▸ Given task
Locate every line in the listing below that contains the string "head", treating uppercase and lowercase as different, and copy each of those lines.

▸ Material for this task
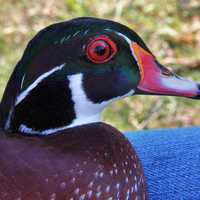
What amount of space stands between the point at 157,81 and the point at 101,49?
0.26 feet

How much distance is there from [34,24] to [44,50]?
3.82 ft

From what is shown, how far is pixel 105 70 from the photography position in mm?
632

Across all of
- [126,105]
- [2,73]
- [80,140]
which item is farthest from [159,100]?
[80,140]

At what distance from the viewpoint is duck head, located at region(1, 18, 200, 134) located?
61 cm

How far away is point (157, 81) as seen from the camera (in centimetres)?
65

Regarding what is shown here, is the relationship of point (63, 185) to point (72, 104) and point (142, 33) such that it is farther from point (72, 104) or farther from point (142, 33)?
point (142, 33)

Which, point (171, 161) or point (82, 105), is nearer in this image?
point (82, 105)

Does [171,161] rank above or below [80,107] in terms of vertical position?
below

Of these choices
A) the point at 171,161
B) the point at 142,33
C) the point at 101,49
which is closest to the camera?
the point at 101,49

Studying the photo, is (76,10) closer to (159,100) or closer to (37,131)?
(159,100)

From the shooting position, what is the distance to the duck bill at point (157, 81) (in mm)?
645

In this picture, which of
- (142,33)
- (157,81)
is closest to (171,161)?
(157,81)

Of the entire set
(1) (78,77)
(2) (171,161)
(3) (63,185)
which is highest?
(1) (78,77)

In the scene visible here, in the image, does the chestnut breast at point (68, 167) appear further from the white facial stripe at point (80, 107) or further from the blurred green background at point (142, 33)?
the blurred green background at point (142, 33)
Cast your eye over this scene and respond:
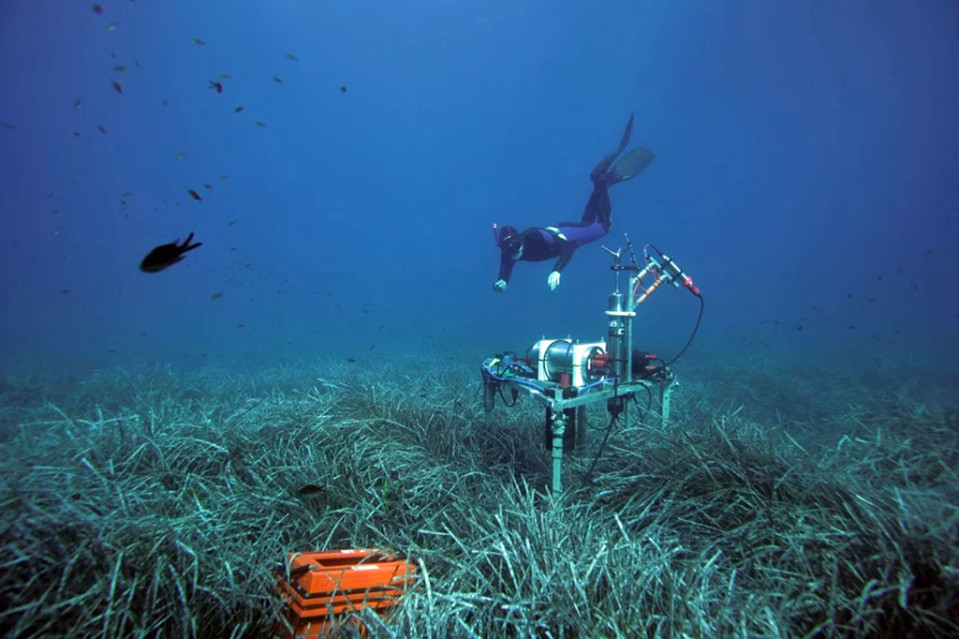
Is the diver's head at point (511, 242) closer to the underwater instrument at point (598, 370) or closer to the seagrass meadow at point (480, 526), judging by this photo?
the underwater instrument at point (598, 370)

--

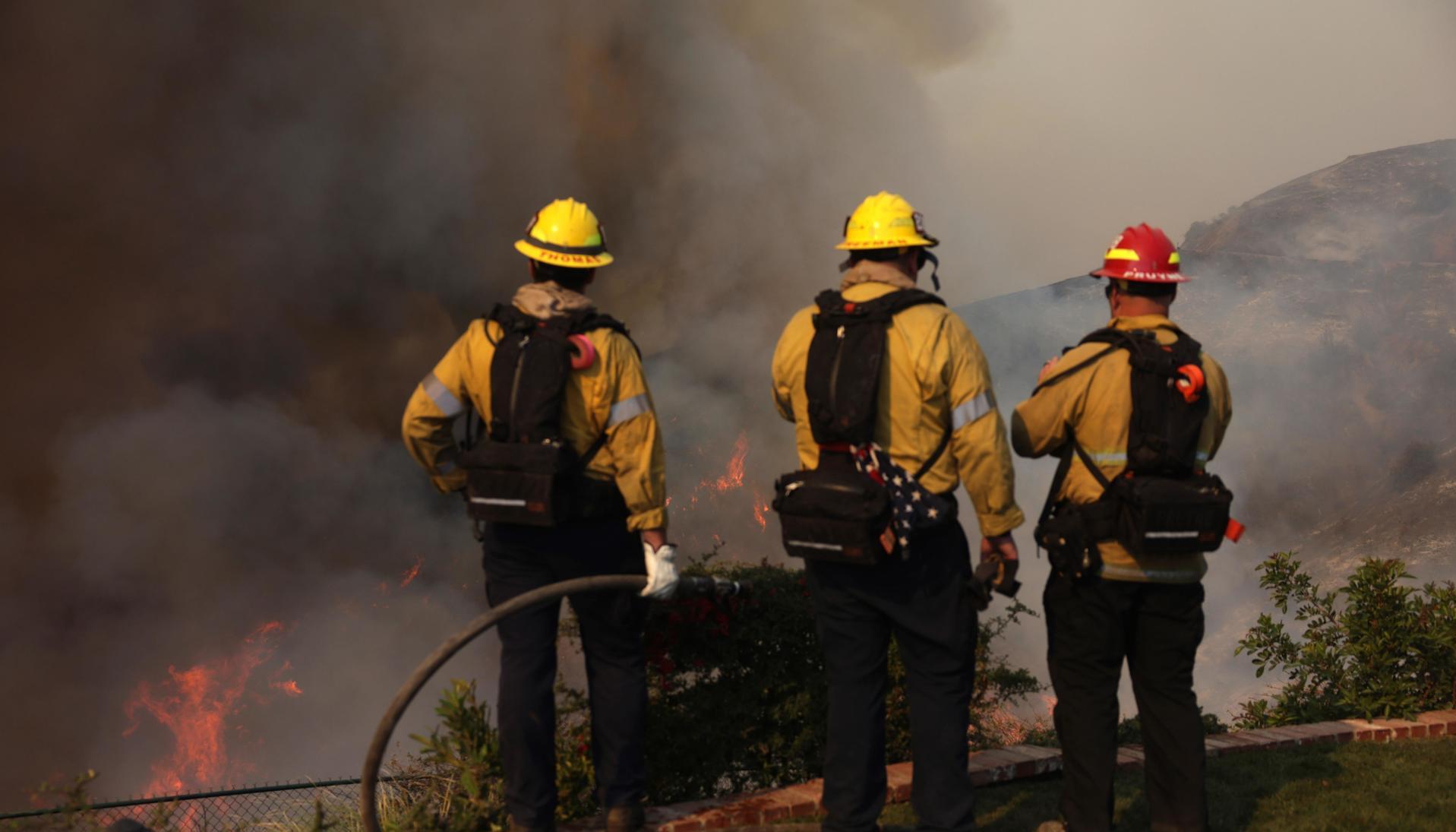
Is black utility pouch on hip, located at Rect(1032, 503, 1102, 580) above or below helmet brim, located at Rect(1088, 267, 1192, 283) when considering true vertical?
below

▸ Solution
At what distance from the viewpoint is duck head, located at region(1, 18, 200, 134) located?
Is the diver's head at point (511, 242) closer to the underwater instrument at point (598, 370) or closer to the seagrass meadow at point (480, 526), judging by this photo?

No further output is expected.